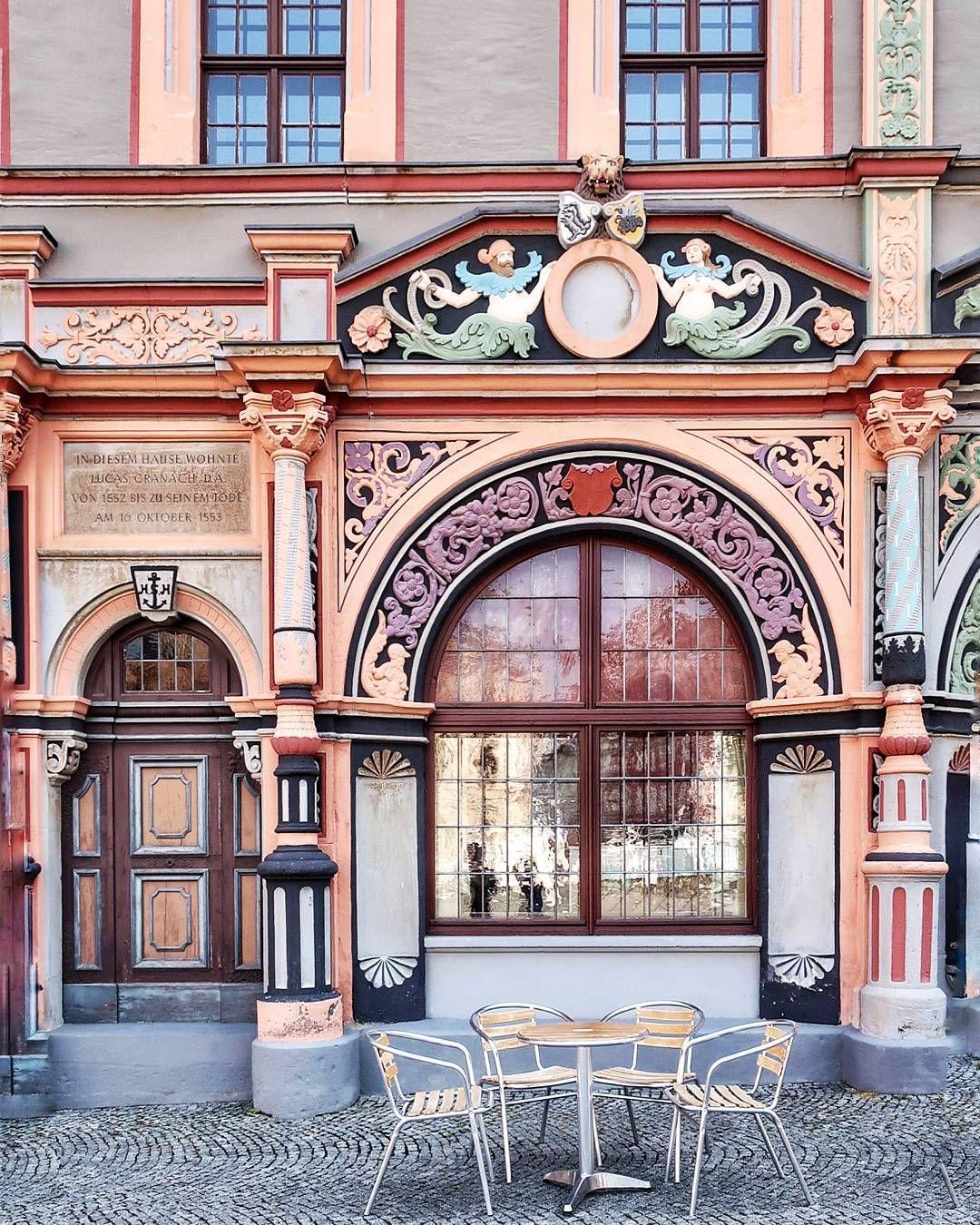 Questi Pittori Tedeschi Di Successo Che C Avevano Le Case Belle Nella Piazza Principale Della Citta Riccanza Weimar In 2020 Places To Go House Styles Weimar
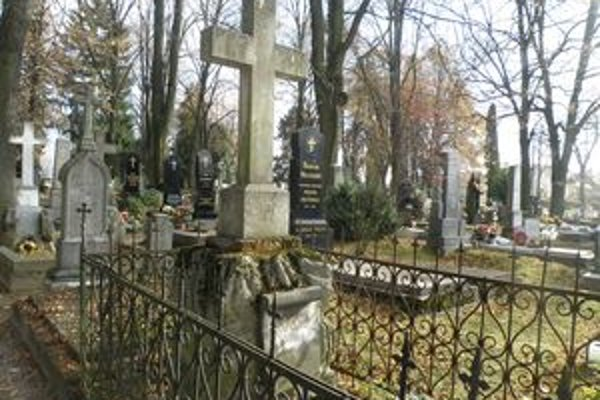 Viaceré náhrobníky na Národnom cintoríne v Martine budú musieť na  opravu ešte počkať.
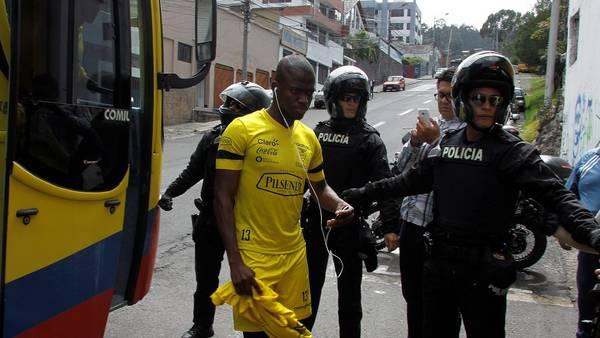 Enner Valencia, llegando al entrenamiento del equipo ecuatoriano en Quito. (EFE)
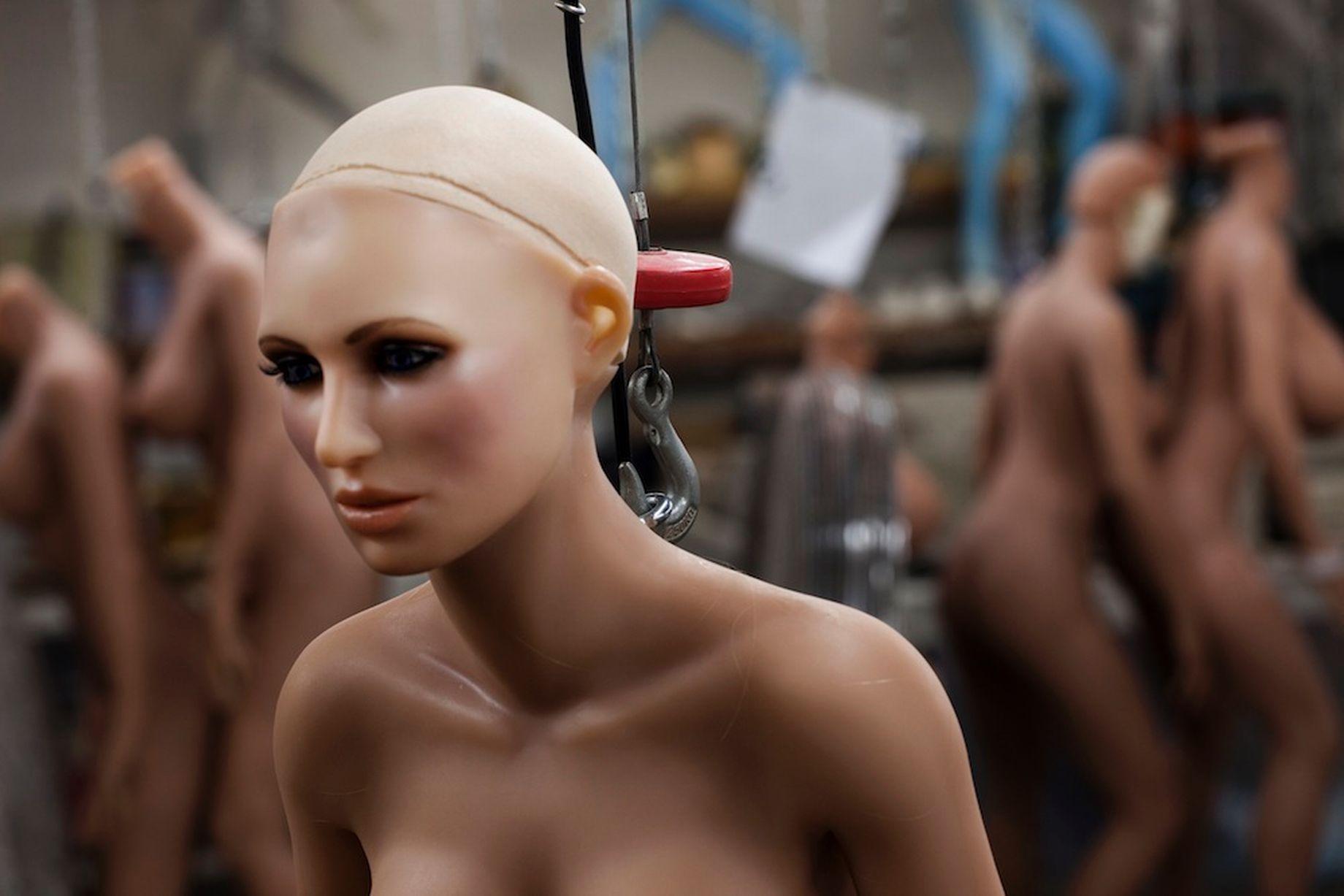 Robot tinh duc - elle man - 3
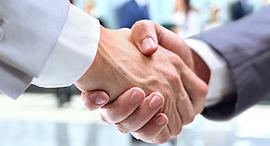 עסקים ב קבלה לחיצת ידיים, צילום: שאטרסטוק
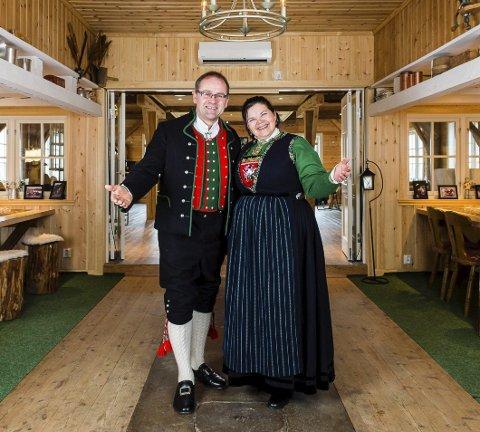 VELKOMMEN TIL SPJELDNES GARD: Kjartan og Heidi Spjeldnes opnar dørene for gjestar. FOTO:  Eilif Stene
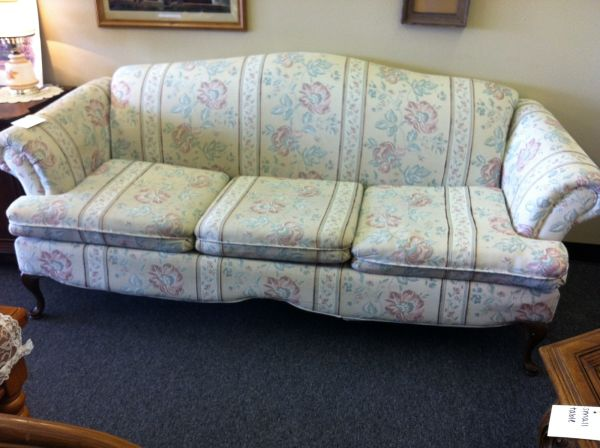 NICE LOOKING COUCH (NICKS NICK NACKS)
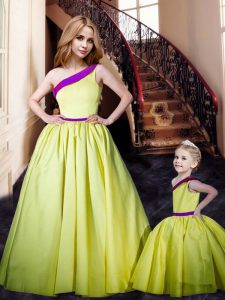 Floor Length A-line Sleeveless Yellow Graduation Dresses Lace Up
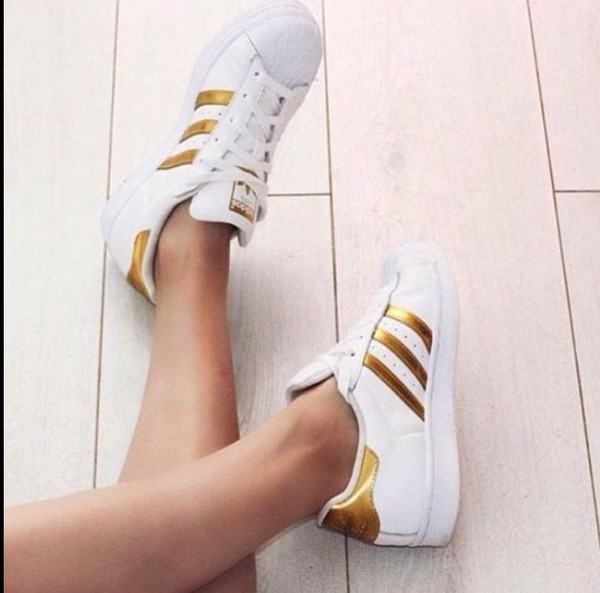free shipping 400a5 1fea9 shorts adidas superstars adidas gold.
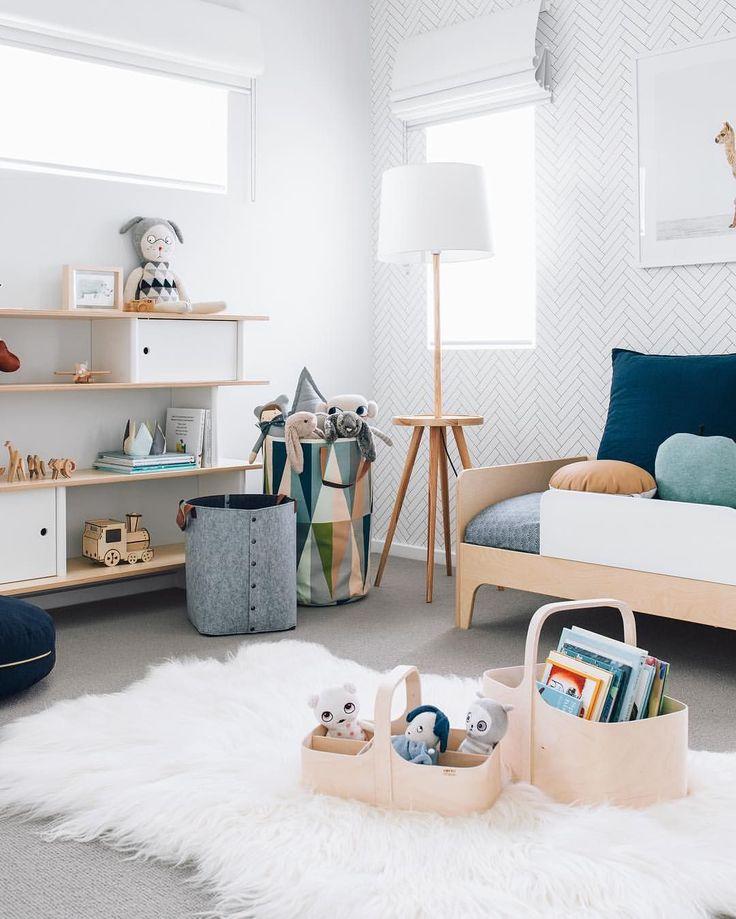 """9,472 Synes godt om, 196 kommentarer – Tarina Lyell (@oh.eight.oh.nine) på Instagram: """"Here's a sneak peak at Thomas's lovely new toddler bedroom  Thank you so much @jvanryt…"""""""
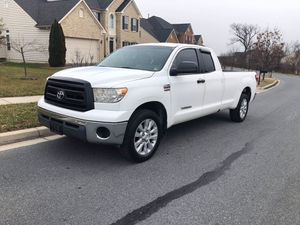 2007 Toyota Tundra Double Cab 4x4 8fit long for Sale in Hyattsville, MD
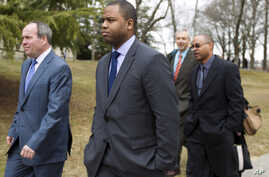 Officer William Porter, center, one of six Baltimore city police officers charged in connection to the death of Freddie Gray, leaves the Maryland Court of Appeals in Annapolis, Maryland, March 3, 2016.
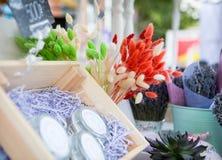 Flores alaranjadas na janela no mercado imagens de stock royalty free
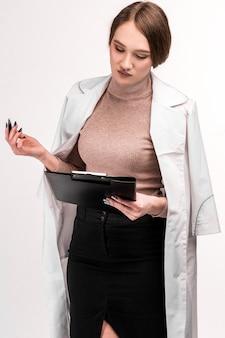 Un médecin en peignoir s'indigne des résultats des analyses des clients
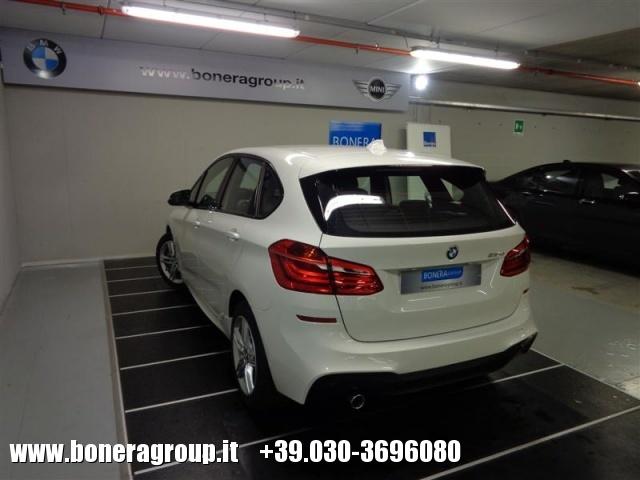 BMW 218 d Active Tourer MSport Immagine 4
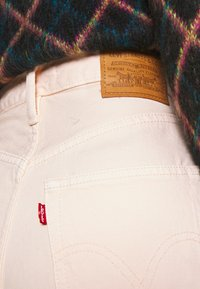 Levi's® - HIGH LOOSE TAPER - Jeansy Relaxed Fit - off-white - 5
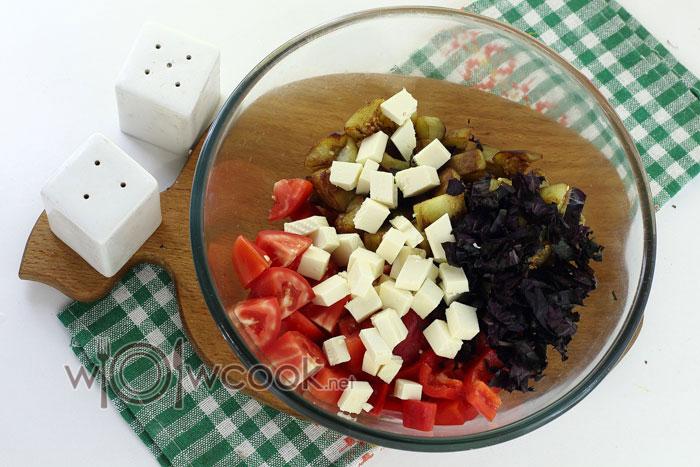 выкладываем ингредиенты в салатник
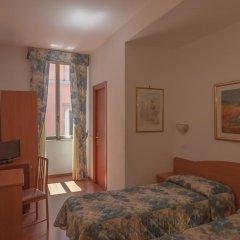 Tirreno Hotel 3* Стандартный номер с двуспальной кроватью фото 12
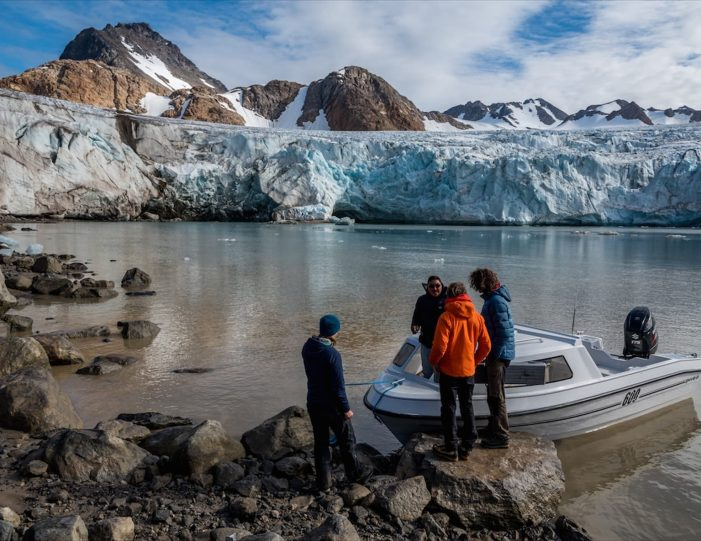 glacier-camping-midnight-sun-expedition-east-greenland-Guide to Greenland3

——

Directions for this task
Give back the whole listing as it stands, minus its pictures.

Exercise solution
 Questi Pittori Tedeschi Di Successo Che C Avevano Le Case Belle Nella Piazza Principale Della Citta Riccanza Weimar In 2020 Places To Go House Styles Weimar
 Viaceré náhrobníky na Národnom cintoríne v Martine budú musieť na  opravu ešte počkať.
 Enner Valencia, llegando al entrenamiento del equipo ecuatoriano en Quito. (EFE)
 Robot tinh duc - elle man - 3
 עסקים ב קבלה לחיצת ידיים, צילום: שאטרסטוק
 VELKOMMEN TIL SPJELDNES GARD: Kjartan og Heidi Spjeldnes opnar dørene for gjestar. FOTO:  Eilif Stene
 NICE LOOKING COUCH (NICKS NICK NACKS)
 Floor Length A-line Sleeveless Yellow Graduation Dresses Lace Up
free shipping 400a5 1fea9 shorts adidas superstars adidas gold.
 """9,472 Synes godt om, 196 kommentarer – Tarina Lyell (@oh.eight.oh.nine) på Instagram: """"Here's a sneak peak at Thomas's lovely new toddler bedroom  Thank you so much @jvanryt…"""""""
 2007 Toyota Tundra Double Cab 4x4 8fit long for Sale in Hyattsville, MD
 Officer William Porter, center, one of six Baltimore city police officers charged in connection to the death of Freddie Gray, leaves the Maryland Court of Appeals in Annapolis, Maryland, March 3, 2016.
 Flores alaranjadas na janela no mercado imagens de stock royalty free
 Un médecin en peignoir s'indigne des résultats des analyses des clients
 BMW 218 d Active Tourer MSport Immagine 4
 Levi's® - HIGH LOOSE TAPER - Jeansy Relaxed Fit - off-white - 5
 выкладываем ингредиенты в салатник
 Tirreno Hotel 3* Стандартный номер с двуспальной кроватью фото 12
 glacier-camping-midnight-sun-expedition-east-greenland-Guide to Greenland3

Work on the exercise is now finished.